Kalau di Batak itu, kita menyebut tentang pengaturan hidup bersama, maka kita bicara tentang marga, kita bicara interaksi antarmarga lewat perkawinan, baru bicara tentang teritori, yaitu huta dan bius tadi. Persoalannya sekarang di mana posisi kita?!
Persoalannya adalah kepercayaan kita bukan lagi Batak, tapi sudah jadi agama lain. Otomatis teritorial adat kita yaitu huta dan bius itu hilang. Yang tinggal hanyalah kekerabatan, geneologis lewat marga dan perkawinan. Itulah yang disebut Dalihan Na Tolu. Tapi Dalihan Na Tolu bukanlah suhi niampang naopat yang sebenarnya dalam konteks Masyarakat Adat tadi. Dalam konteks itulah sebenarnya, orang Batak harus mengapresiasi Parmalim karena mereka kemudian menyelamatkan salah satu warisan dari leluhur kita. Yang disebut Parmalim itu ya Ugamo Malim. Artinya, dengan adanya Permalim, mereka menyediakan kita jalan kembali kalau suatu saat kita tersesat, karena dunia ini semakin enggak jelas dan sedang mengalami multi krisis pula.
Tapi kalau soal teritorial, kita mau kembali ke mana? Karena kalau kita lihat sekarang di tanah Batak, di manakah kita bisa melihat bius bekerja sebagai pranata sosial? Sebagai sistem pengaturan hidup bersama, sudah susah. Sebenarnya sekarang saya sangat khawatir dengan kondisi orang Batak, karena untuk sistem kepengurusan hidup bersamanya, kita enggak punya jalan pulang. Nah, disitulah kenapa gerakan Masyarakat Adat itu bisa juga ditanggap di wilayah timur Indonesia. Karena relatif memori kolektif dari sistem tersebut di sana masih bekerja dibanding dengan daerah wilayah barat Indonesia.

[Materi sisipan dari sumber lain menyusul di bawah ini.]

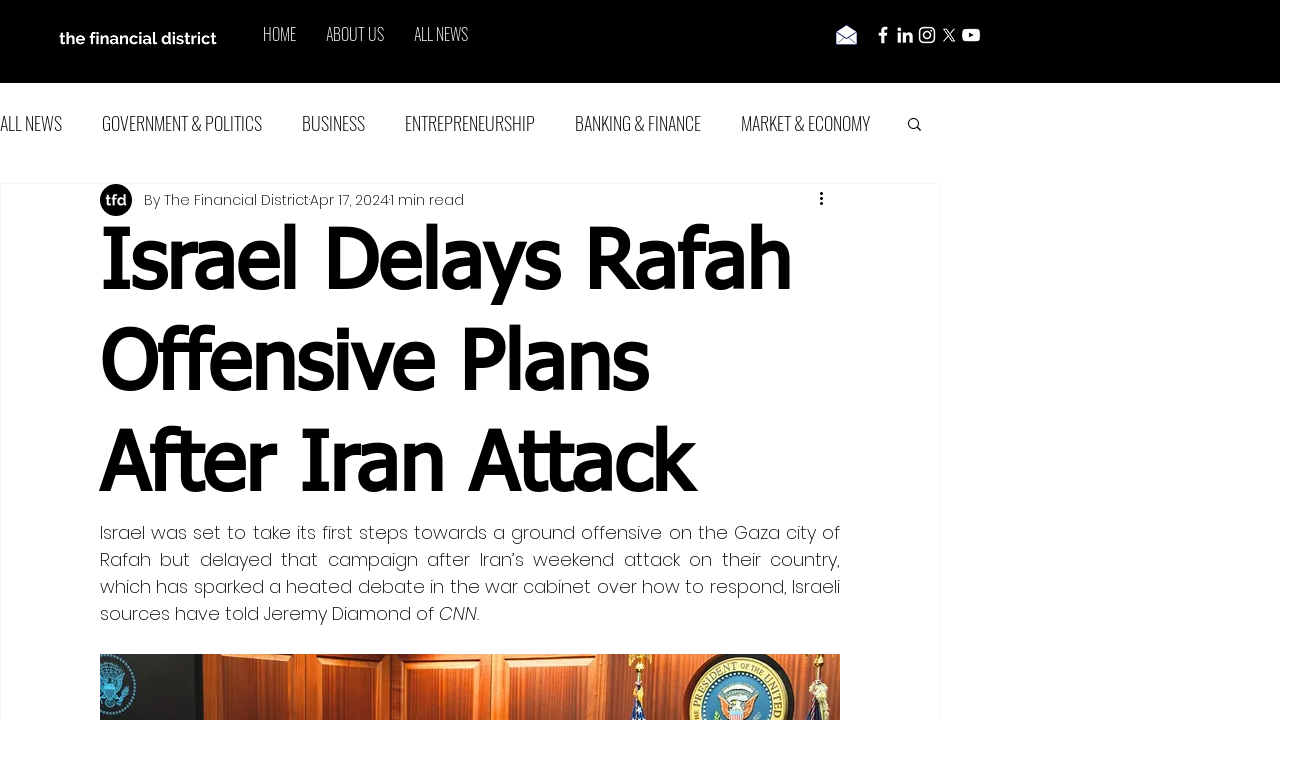

--- FILE ---
content_type: text/html; charset=utf-8
request_url: https://www.google.com/recaptcha/api2/aframe
body_size: 266
content:
<!DOCTYPE HTML><html><head><meta http-equiv="content-type" content="text/html; charset=UTF-8"></head><body><script nonce="654Hk1RM-hTtot4Fy5IbUA">/** Anti-fraud and anti-abuse applications only. See google.com/recaptcha */ try{var clients={'sodar':'https://pagead2.googlesyndication.com/pagead/sodar?'};window.addEventListener("message",function(a){try{if(a.source===window.parent){var b=JSON.parse(a.data);var c=clients[b['id']];if(c){var d=document.createElement('img');d.src=c+b['params']+'&rc='+(localStorage.getItem("rc::a")?sessionStorage.getItem("rc::b"):"");window.document.body.appendChild(d);sessionStorage.setItem("rc::e",parseInt(sessionStorage.getItem("rc::e")||0)+1);localStorage.setItem("rc::h",'1769818597821');}}}catch(b){}});window.parent.postMessage("_grecaptcha_ready", "*");}catch(b){}</script></body></html>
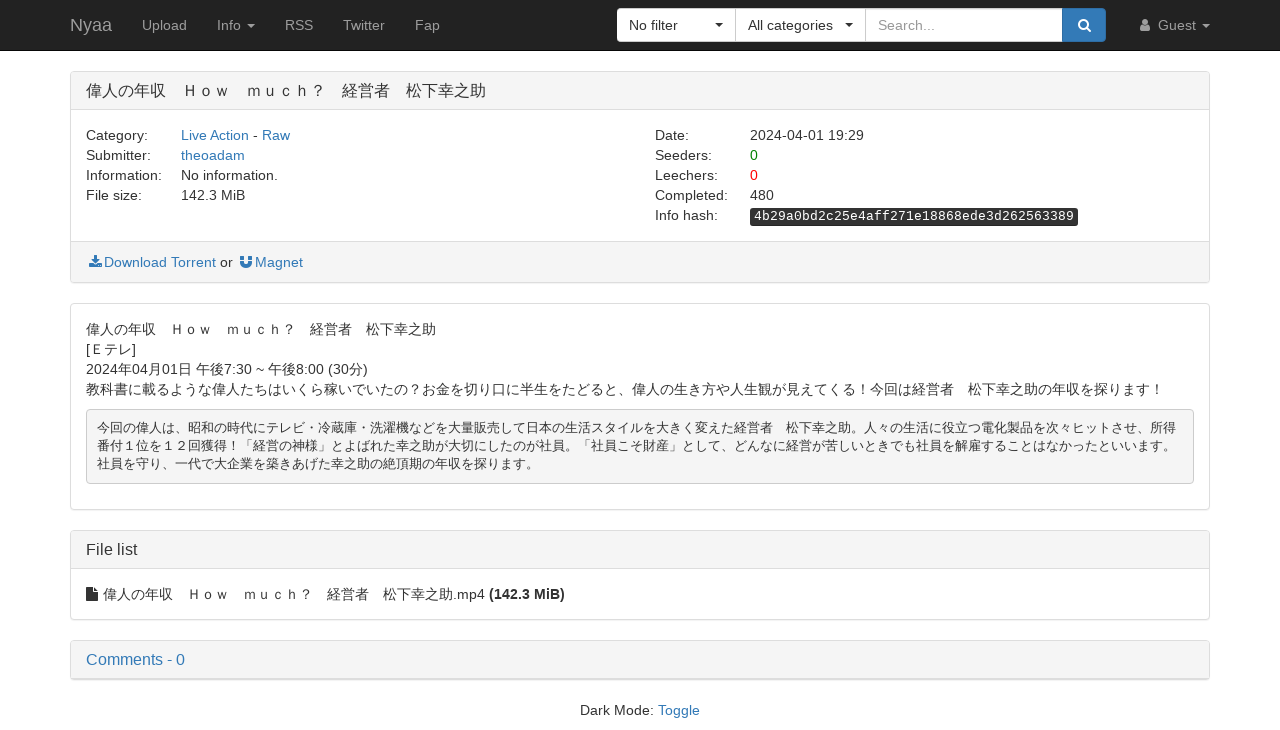

--- FILE ---
content_type: text/css
request_url: https://nyaa.si/static/css/bootstrap-xl-mod.css?t=1608007388
body_size: 637
content:
/*
*	CSS file with Bootstrap grid classes for screens bigger than 1600px. Just add this file after the Bootstrap CSS file and you will be able to juse col-xl, col-xl-push, hidden-xl, etc.
*
*	Author: Marc van Nieuwenhuijzen
*	Company: WebVakman
*	Site: WebVakman.nl
*
*	Edited to be for >=1480px with container width of 1400px for Nyaa.si
*	Also edited to not fuck up column gutters.
*/

@media (min-width: 1200px) and (max-width: 1479px) {
	.hidden-lg {
		display: none !important;
	}
}


.visible-xl-block,
.visible-xl-inline,
.visible-xl-inline-block,
.visible-xl{
	display: none !important;
}



@media (min-width: 1480px) {
	.container {
		width: 1400px;
	}

	.col-xl-1, .col-xl-2, .col-xl-3, .col-xl-4, .col-xl-5, .col-xl-6, .col-xl-7, .col-xl-8, .col-xl-9, .col-xl-10, .col-xl-11, .col-xl-12 {
		position: relative;
		min-height: 1px;
		padding-right: 15px;
		padding-left: 15px;

		float: left;
	}

	.col-xl-12 {
		width: 100%;
	}

	.col-xl-11 {
		width: 91.66666667%;
	}

	.col-xl-10 {
		width: 83.33333333%;
	}

	.col-xl-9 {
		width: 75%;
	}

	.col-xl-8 {
		width: 66.66666667%;
	}

	.col-xl-7 {
		width: 58.33333333%;
	}

	.col-xl-6 {
		width: 50%;
	}

	.col-xl-5 {
		width: 41.66666667%;
	}

	.col-xl-4 {
		width: 33.33333333%;
	}

	.col-xl-3 {
		width: 25%;
	}

	.col-xl-2 {
		width: 16.66666667%;
	}

	.col-xl-1 {
		width: 8.33333333%;
	}

	.col-xl-pull-12 {
		right: 100%;
	}

	.col-xl-pull-11 {
		right: 91.66666667%;
	}

	.col-xl-pull-10 {
		right: 83.33333333%;
	}

	.col-xl-pull-9 {
		right: 75%;
	}

	.col-xl-pull-8 {
		right: 66.66666667%;
	}

	.col-xl-pull-7 {
		right: 58.33333333%;
	}

	.col-xl-pull-6 {
		right: 50%;
	}

	.col-xl-pull-5 {
		right: 41.66666667%;
	}

	.col-xl-pull-4 {
		right: 33.33333333%;
	}

	.col-xl-pull-3 {
		right: 25%;
	}

	.col-xl-pull-2 {
		right: 16.66666667%;
	}

	.col-xl-pull-1 {
		right: 8.33333333%;
	}

	.col-xl-pull-0 {
		right: auto;
	}

	.col-xl-push-12 {
		left: 100%;
	}

	.col-xl-push-11 {
		left: 91.66666667%;
	}

	.col-xl-push-10 {
		left: 83.33333333%;
	}

	.col-xl-push-9 {
		left: 75%;
	}

	.col-xl-push-8 {
		left: 66.66666667%;
	}

	.col-xl-push-7 {
		left: 58.33333333%;
	}

	.col-xl-push-6 {
		left: 50%;
	}

	.col-xl-push-5 {
		left: 41.66666667%;
	}

	.col-xl-push-4 {
		left: 33.33333333%;
	}

	.col-xl-push-3 {
		left: 25%;
	}

	.col-xl-push-2 {
		left: 16.66666667%;
	}

	.col-xl-push-1 {
		left: 8.33333333%;
	}

	.col-xl-push-0 {
		left: auto;
	}

	.col-xl-offset-12 {
		margin-left: 100%;
	}

	.col-xl-offset-11 {
		margin-left: 91.66666667%;
	}

	.col-xl-offset-10 {
		margin-left: 83.33333333%;
	}

	.col-xl-offset-9 {
		margin-left: 75%;
	}

	.col-xl-offset-8 {
		margin-left: 66.66666667%;
	}

	.col-xl-offset-7 {
		margin-left: 58.33333333%;
	}

	.col-xl-offset-6 {
		margin-left: 50%;
	}

	.col-xl-offset-5 {
		margin-left: 41.66666667%;
	}

	.col-xl-offset-4 {
		margin-left: 33.33333333%;
	}

	.col-xl-offset-3 {
		margin-left: 25%;
	}

	.col-xl-offset-2 {
		margin-left: 16.66666667%;
	}

	.col-xl-offset-1 {
		margin-left: 8.33333333%;
	}

	.col-xl-offset-0 {
		margin-left: 0;
	}

	.visible-xl {
		display: block !important;
	}

	table.visible-xl {
		display: table;
	}

	tr.visible-xl {
		display: table-row !important;
	}

	th.visible-xl, td.visible-xl {
		display: table-cell !important;
	}

	.visible-xl-block {
		display: block !important;
	}

	.visible-xl-inline {
		display: inline !important;
	}

	.visible-xl-inline-block {
		display: inline-block !important;
	}

	.hidden-xl {
		display: none !important;
	}
}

Jadi jika kita bicara tentang memori kolektif tentang sistem adat Batak, ya kita harus bicara dengan orang tua-tua yang umurnya di atas 70-an. Kalau saya jadi pembaca setia tulisan Monang Naipospos, sebenarnya konteks di situ karena saya sedang menemukan jalan pulang. Karena kita tahu krisis global akan mendera kita, yaitu krisis pangan, krisis ekologi, krisis energi, dan krisis identitas. Kemudian muaranya semua ini adalah konflik, ke mana orang Batak akan kembali. Itu pertanyaan terbesar sebenarnya.